Et rien n’est laissé au hasard lors du conditionnement: "On regarde les caractéristiques du vin, on a un process très respectueux du vin. (…) Et dans toutes les canettes, il y a un revêtement conçu spécifiquement pour le vin qui isole du métal", précise Cédric Segal.

"Les Français aiment la tradition"

Mais la France n’est visiblement pas prête culturellement à transiger avec le vin. "Ce sera le dernier marché à bien fonctionner. Mais je n’attends pas après le succès de la canette en France.
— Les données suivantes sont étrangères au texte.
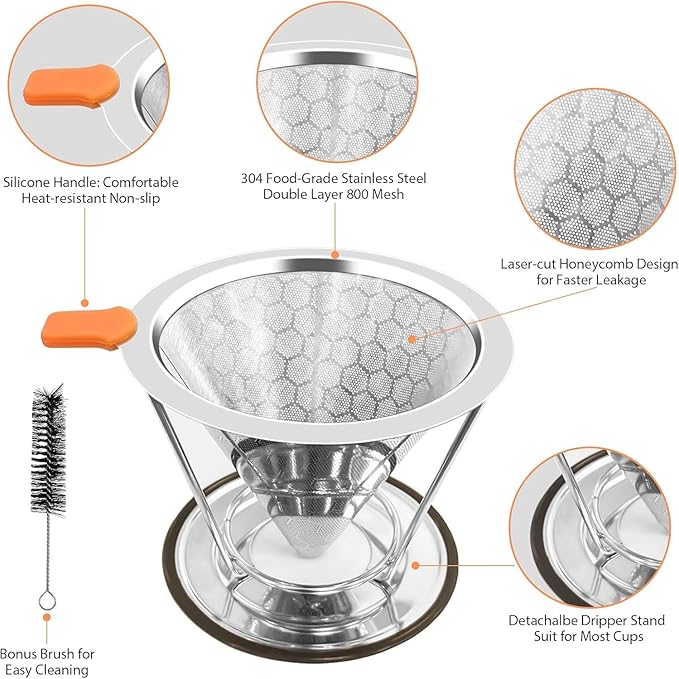 Silicone Handle: Comfortable Heat-resistant Non-slip

304 Food-Grade Stainless Steel Double Layer 800 Mesh

Laser-cut Honeycomb Design for Faster Leakage

Detachalbe Dripper Stand Suit for Most Cups

Bonus Brush for Easy Cleaning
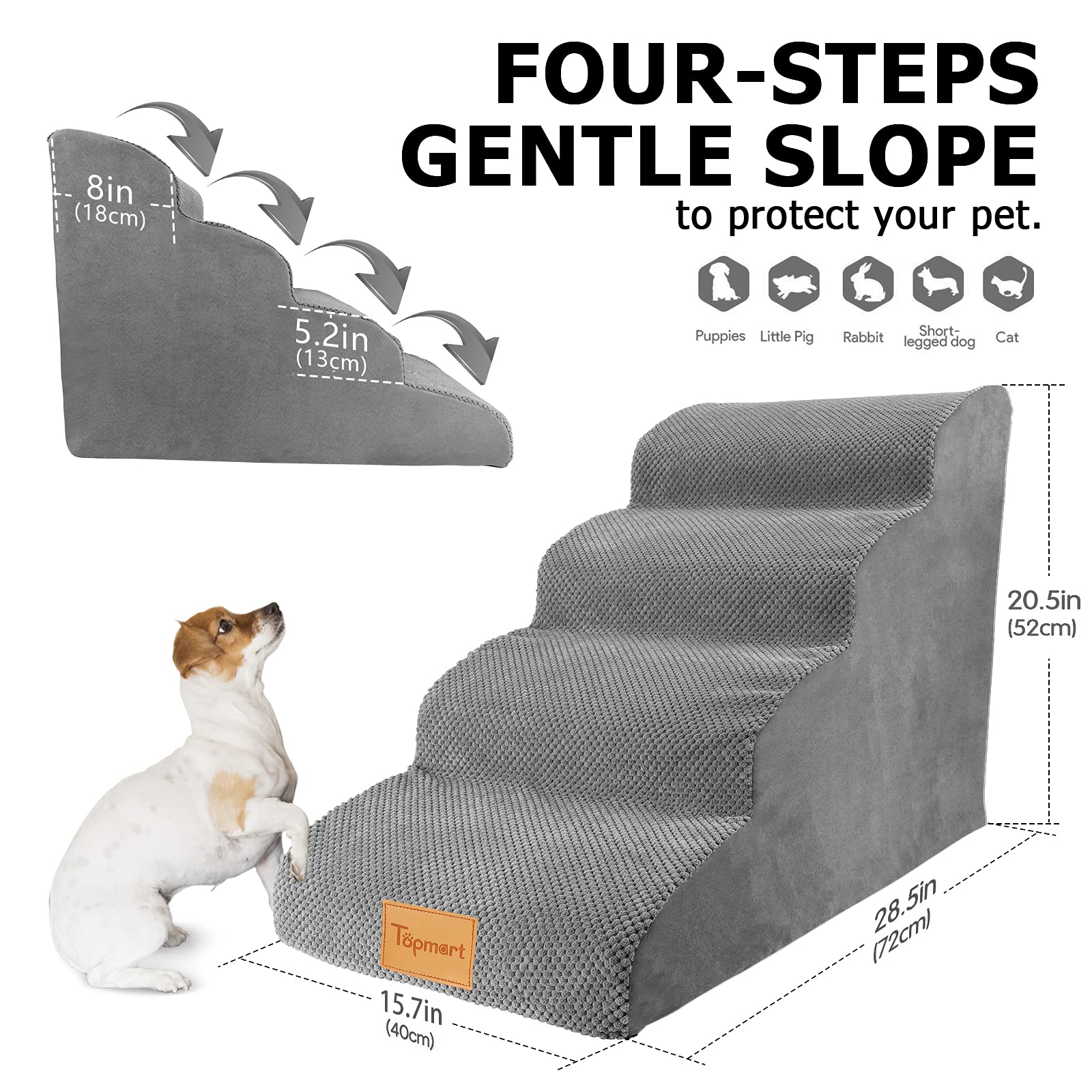 FOUR-STEPS GENTLE SLOPE
to protect your pet.

8in
(18cm)

5.2in
(13cm)

Puppies
Little Pig
Rabbit
Short-legged dog
Cat

20.5in
(52cm)

28.5in
(72cm)

15.7in
(40cm)

Topmart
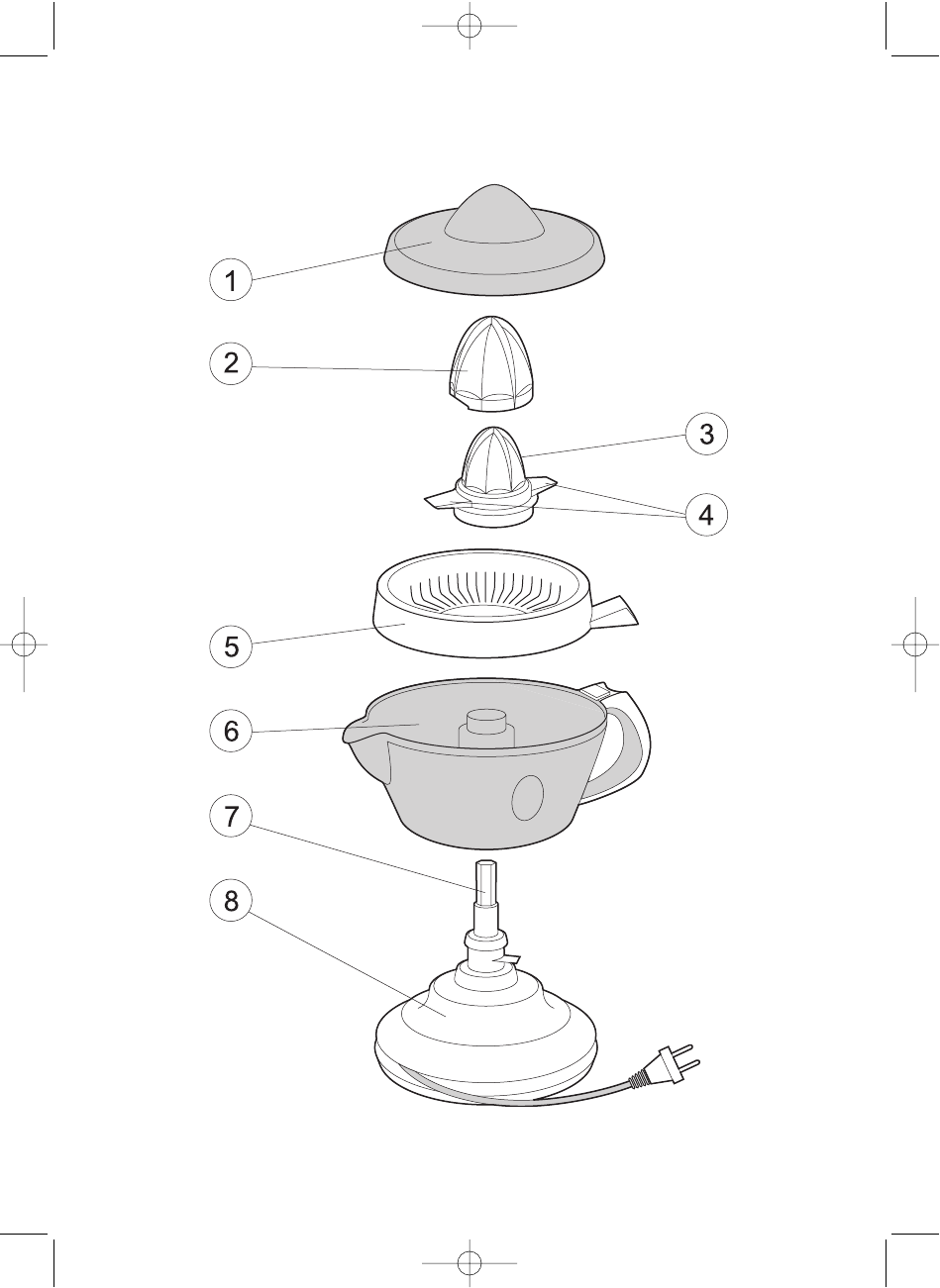 1
2
3
4
5
6
7
8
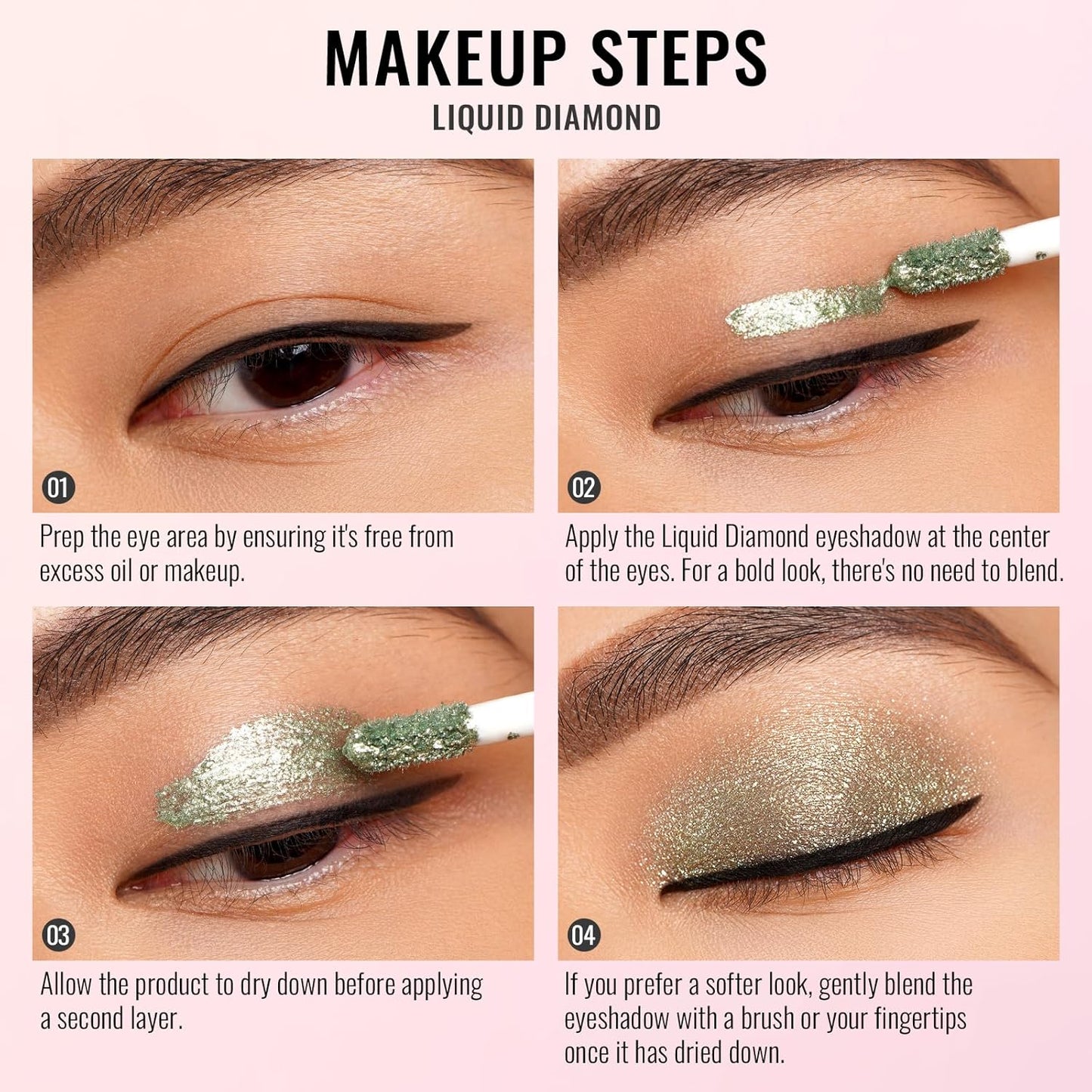 MAKEUP STEPS
LIQUID DIAMOND

01
Prep the eye area by ensuring it's free from excess oil or makeup.

02
Apply the Liquid Diamond eyeshadow at the center of the eyes. For a bold look, there's no need to blend.

03
Allow the product to dry down before applying a second layer.

04
If you prefer a softer look, gently blend the eyeshadow with a brush or your fingertips once it has dried down.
On est sur un marché très traditionnel, c’est un peu comme l’Italie", analyse Cédric Segal.

Pour Isabelle Chéty qui mise davantage sur la percée du vin "en vrac", "on a encore 20 ans avant que le vin en canette se développe" en France. Selon elle, "les Français, même jeunes, aiment la tradition".

"Le vin, c’est beaucoup de culture et d’imaginaire et la cannette n’apporte pas cela (…) Je trouve qu’il manque une dimension qu’on a grâce à la bouteille, l’émotion d’enlever le bouchon…", poursuit Hervé Gomas.

Avant de rappeler que l’Hexagone n’a toujours "pas digéré le bouchon à vis, alors qu’il marche très bien dans un certain nombre de pays". "La France est l’un des rares pays ou le bouchon à vis et la canette ne fonctionnent pas parce que cela enlève le côté ‘noble’ du vin", abonde-t-on également du côté du Syndicat des Vignerons Indépendants.

Cela ne veut pas nécessairement dire que les canettes de vin ne fleuriront pas à l’avenir dans les rayons de supermarchés mais cela restera sans doute, selon les experts, un marché "de niche" ciblant essentiellement un public jeune avec des vins d’entrée de gamme, hors du réseau traditionnel. Cédric Segal rappelle d’ailleurs que les ventes de canette "se cumulent aux ventes de vin en bouteille mais ne les remplacent pas".